Received Date: 04.02.2013 Accepted Date: 04.02.2013 Med Bull Haseki 2013;51(2):41-44


To investigate if Helicobacter pylori (H.pylori) infection is associated with acute phase reactants (APRs) and attacks in children with familial Mediterranean fever (FMF).


The study group consisted of 30 patients with FMF (mean age: 9.2±4.7 years (range: 4-15) diagnosed based on the Tel Hashomer criteria and molecular analysis. All participants were receiving colchicine and were attack-free at the time of study. The analyses included white blood cell (WBC), erytrocyte sedimentation rate (ESR), acute phase reactants (APRs) (c-reactive protein (CRP), fibrinogen, haptoglobin, ceruloplasmine), and Carbon-14 breath test for H.pylori.


H. pylori breath test was positive in 14 patients (46%; Group I) and negative in 16 patients (54%; Group II).
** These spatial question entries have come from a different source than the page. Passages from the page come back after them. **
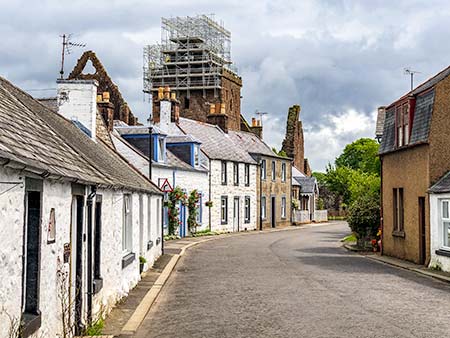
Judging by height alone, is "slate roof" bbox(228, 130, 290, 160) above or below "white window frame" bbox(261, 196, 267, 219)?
above

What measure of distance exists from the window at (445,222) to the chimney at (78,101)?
37.0ft

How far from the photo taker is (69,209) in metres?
9.60

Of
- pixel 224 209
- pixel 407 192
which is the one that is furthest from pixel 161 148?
pixel 407 192

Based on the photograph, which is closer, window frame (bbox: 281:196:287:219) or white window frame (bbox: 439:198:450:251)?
white window frame (bbox: 439:198:450:251)

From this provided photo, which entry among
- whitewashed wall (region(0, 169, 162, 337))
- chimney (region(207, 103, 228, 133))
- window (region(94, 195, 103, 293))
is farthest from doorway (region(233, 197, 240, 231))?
window (region(94, 195, 103, 293))

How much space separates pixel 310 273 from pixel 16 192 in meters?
15.1

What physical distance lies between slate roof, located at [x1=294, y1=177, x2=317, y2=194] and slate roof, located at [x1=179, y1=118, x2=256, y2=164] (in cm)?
2135

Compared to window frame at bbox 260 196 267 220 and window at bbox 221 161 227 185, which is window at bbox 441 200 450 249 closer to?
window at bbox 221 161 227 185

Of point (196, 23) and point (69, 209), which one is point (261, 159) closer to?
point (196, 23)

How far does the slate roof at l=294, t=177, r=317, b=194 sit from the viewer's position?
7738cm

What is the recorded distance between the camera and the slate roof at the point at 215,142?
165 ft

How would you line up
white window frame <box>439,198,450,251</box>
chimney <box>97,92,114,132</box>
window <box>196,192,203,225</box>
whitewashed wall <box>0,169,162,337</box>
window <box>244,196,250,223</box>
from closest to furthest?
whitewashed wall <box>0,169,162,337</box> → white window frame <box>439,198,450,251</box> → chimney <box>97,92,114,132</box> → window <box>196,192,203,225</box> → window <box>244,196,250,223</box>

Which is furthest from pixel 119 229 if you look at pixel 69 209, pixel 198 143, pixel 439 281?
pixel 198 143

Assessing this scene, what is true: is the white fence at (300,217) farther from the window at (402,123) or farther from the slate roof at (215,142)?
the window at (402,123)
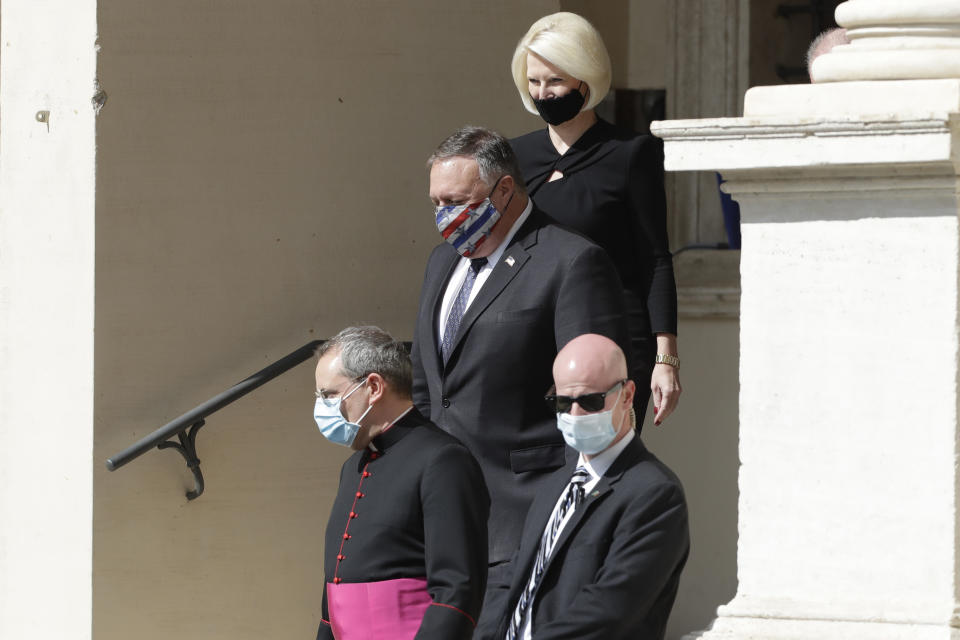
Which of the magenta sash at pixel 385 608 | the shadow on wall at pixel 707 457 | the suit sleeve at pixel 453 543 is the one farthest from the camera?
the shadow on wall at pixel 707 457

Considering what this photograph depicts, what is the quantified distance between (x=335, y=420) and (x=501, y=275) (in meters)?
0.56

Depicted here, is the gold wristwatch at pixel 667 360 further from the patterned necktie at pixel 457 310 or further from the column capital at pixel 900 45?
the column capital at pixel 900 45

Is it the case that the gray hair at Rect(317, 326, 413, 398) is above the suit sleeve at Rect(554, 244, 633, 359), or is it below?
below

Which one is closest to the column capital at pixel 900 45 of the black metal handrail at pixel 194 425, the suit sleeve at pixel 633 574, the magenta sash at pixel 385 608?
the suit sleeve at pixel 633 574

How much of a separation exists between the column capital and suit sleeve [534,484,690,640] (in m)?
0.94

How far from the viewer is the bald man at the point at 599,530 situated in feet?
11.6

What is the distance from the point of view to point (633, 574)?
138 inches

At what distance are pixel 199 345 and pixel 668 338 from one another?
1563 mm

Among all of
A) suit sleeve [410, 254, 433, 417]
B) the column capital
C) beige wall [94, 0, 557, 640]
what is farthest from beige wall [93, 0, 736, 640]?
the column capital

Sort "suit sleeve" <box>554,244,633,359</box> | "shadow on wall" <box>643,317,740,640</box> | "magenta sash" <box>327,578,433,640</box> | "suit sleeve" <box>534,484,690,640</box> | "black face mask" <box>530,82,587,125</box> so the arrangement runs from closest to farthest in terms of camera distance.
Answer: "suit sleeve" <box>534,484,690,640</box>, "magenta sash" <box>327,578,433,640</box>, "suit sleeve" <box>554,244,633,359</box>, "black face mask" <box>530,82,587,125</box>, "shadow on wall" <box>643,317,740,640</box>

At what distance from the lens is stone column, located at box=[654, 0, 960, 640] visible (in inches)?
139

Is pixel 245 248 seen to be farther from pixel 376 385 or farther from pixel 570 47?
pixel 376 385

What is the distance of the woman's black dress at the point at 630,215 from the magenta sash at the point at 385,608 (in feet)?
3.06

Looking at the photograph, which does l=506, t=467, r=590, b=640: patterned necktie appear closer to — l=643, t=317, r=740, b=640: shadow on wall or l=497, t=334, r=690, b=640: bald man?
l=497, t=334, r=690, b=640: bald man
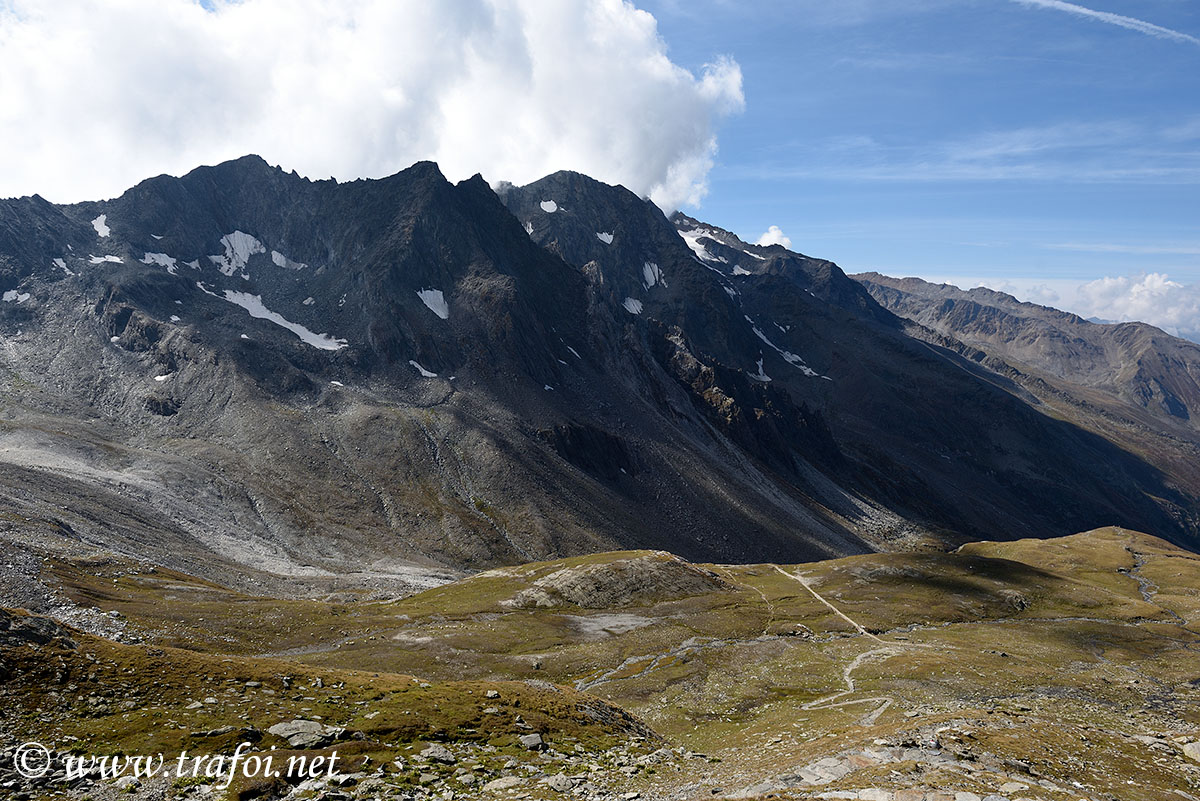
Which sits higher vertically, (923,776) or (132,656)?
(132,656)

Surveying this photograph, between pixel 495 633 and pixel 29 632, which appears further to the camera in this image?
pixel 495 633

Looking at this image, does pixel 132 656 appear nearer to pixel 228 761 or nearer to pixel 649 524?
pixel 228 761

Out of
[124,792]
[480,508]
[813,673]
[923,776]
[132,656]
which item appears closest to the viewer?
[124,792]

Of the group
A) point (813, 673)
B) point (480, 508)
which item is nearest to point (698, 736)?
point (813, 673)

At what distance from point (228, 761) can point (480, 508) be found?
499 feet

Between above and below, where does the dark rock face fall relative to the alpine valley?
above

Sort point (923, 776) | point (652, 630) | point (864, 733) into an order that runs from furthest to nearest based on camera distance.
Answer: point (652, 630) < point (864, 733) < point (923, 776)

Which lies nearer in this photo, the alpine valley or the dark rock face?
the dark rock face

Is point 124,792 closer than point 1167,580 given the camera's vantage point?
Yes

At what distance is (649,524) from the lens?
193250 mm

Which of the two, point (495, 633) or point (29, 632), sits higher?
point (29, 632)

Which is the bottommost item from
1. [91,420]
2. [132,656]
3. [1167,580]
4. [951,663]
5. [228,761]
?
[1167,580]

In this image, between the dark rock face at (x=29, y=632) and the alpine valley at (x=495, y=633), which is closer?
the dark rock face at (x=29, y=632)

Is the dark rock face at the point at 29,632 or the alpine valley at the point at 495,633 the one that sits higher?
the dark rock face at the point at 29,632
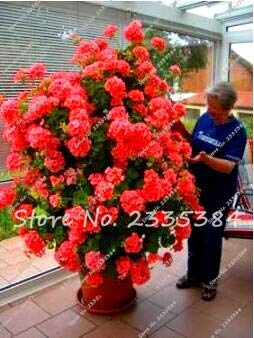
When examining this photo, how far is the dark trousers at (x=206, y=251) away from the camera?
8.75 feet

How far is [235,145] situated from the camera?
2.44 meters

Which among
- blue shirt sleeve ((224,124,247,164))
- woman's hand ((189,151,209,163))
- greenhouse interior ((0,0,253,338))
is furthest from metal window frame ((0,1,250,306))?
blue shirt sleeve ((224,124,247,164))

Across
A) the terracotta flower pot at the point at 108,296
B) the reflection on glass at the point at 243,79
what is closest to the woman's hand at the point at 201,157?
the terracotta flower pot at the point at 108,296

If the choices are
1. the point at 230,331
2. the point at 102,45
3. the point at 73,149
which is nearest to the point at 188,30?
the point at 102,45

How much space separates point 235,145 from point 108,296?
1.23m

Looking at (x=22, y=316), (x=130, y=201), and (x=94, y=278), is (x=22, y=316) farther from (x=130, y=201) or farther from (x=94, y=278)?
(x=130, y=201)

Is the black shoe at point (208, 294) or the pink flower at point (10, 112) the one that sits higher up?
the pink flower at point (10, 112)

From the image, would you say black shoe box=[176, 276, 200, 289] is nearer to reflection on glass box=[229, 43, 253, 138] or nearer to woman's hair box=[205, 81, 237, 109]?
woman's hair box=[205, 81, 237, 109]

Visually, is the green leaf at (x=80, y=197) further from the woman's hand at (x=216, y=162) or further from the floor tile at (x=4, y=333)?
the floor tile at (x=4, y=333)

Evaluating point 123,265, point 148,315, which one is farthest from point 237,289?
point 123,265

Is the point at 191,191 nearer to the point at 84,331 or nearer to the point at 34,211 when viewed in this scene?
the point at 34,211

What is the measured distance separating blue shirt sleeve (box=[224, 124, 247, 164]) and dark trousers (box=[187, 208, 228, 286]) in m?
0.39

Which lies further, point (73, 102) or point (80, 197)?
point (80, 197)

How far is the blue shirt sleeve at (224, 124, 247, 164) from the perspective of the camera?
2.43 metres
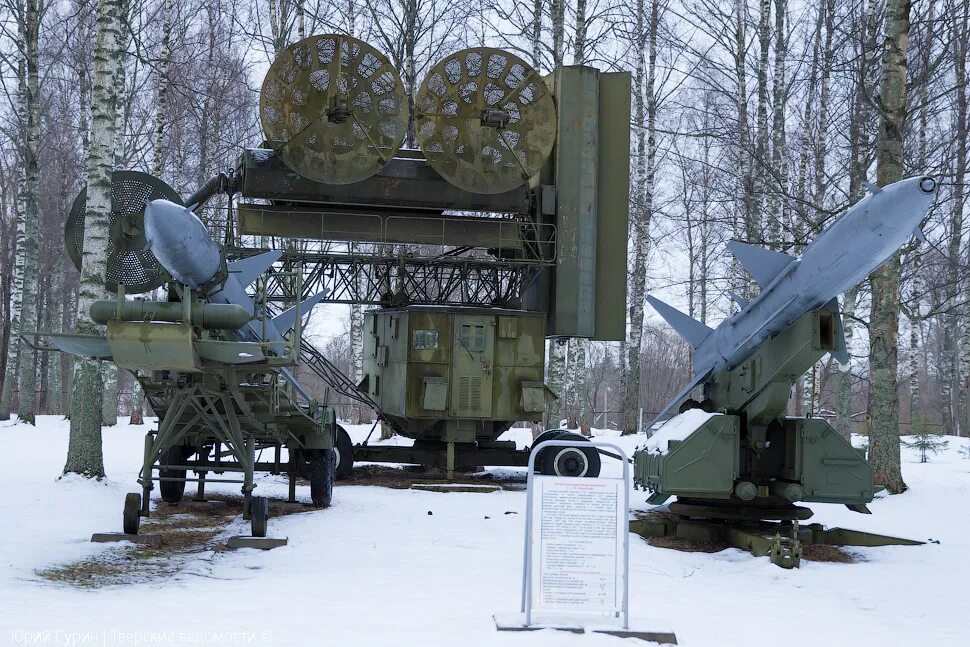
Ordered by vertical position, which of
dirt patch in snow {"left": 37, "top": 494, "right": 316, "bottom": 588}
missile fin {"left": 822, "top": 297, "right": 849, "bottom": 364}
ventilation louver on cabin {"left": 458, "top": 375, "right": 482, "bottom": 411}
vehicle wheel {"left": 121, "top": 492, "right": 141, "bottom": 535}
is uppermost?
missile fin {"left": 822, "top": 297, "right": 849, "bottom": 364}

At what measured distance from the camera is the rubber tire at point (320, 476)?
11.4 metres

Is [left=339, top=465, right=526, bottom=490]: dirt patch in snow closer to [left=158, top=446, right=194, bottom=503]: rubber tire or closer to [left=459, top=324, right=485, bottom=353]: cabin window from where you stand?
[left=459, top=324, right=485, bottom=353]: cabin window

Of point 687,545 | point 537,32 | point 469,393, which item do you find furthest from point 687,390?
point 537,32

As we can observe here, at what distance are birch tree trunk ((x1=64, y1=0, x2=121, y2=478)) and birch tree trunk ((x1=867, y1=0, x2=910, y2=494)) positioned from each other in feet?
30.5

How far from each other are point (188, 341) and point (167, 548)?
1934mm

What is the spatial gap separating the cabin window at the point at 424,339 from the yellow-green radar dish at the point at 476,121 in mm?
2091

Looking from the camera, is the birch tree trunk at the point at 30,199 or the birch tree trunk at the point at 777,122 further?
the birch tree trunk at the point at 30,199

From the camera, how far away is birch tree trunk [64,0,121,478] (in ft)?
36.8

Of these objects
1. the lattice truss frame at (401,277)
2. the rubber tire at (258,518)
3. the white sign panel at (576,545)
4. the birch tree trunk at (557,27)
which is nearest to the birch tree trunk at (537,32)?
the birch tree trunk at (557,27)

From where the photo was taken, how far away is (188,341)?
25.8 ft

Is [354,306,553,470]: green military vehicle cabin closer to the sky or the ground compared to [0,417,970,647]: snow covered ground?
closer to the sky

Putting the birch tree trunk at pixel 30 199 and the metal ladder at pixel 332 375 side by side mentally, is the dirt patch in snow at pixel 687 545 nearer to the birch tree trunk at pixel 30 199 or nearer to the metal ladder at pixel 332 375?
the metal ladder at pixel 332 375

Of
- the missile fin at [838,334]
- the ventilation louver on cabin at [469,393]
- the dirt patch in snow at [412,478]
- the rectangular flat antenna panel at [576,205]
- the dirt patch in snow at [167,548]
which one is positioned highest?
the rectangular flat antenna panel at [576,205]

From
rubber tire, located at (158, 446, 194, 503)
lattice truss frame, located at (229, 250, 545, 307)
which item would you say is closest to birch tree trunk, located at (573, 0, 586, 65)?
lattice truss frame, located at (229, 250, 545, 307)
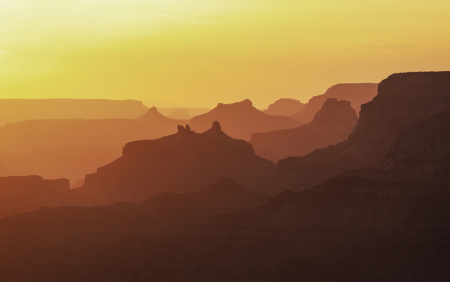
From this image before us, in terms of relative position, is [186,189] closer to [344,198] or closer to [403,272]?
[344,198]

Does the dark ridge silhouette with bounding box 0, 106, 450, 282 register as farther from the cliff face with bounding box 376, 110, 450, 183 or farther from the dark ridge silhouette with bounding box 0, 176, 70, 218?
the dark ridge silhouette with bounding box 0, 176, 70, 218

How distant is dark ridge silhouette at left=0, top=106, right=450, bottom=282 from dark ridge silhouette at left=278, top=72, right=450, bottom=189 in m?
17.2

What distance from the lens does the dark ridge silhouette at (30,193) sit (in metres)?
146

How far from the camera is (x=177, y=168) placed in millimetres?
158500

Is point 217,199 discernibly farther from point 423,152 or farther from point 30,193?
point 30,193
Despite colchicine treatment, the rate of patients experiencing at least one FMF attack per year was 57.14% in Group I (ratio: 8/14) and 56.25% in Group II (ratio: 9/16) (p>0.05), thus, showing no significant relationship between attack frequency and H. pylori positivity in patients with FMF Among the other laboratory analyses, only ESR (10.25 mm/h in Group I vs. 6.42 mm/h in Group II) and CRP (5.4 mg/dl in Group I vs. 2.8 mg/dl in Group II) showed a statistically significant difference between the groups (p<0.05).


H.pylori seems not to be crucial for the sake of frequency of attacks and APRs other than ESR and CRP However, since H. pylori is frequently encountered in the population and due to its trigger effect on inflammation, the determination and eradication of H. pylori needs to be further evaluated in larger populations.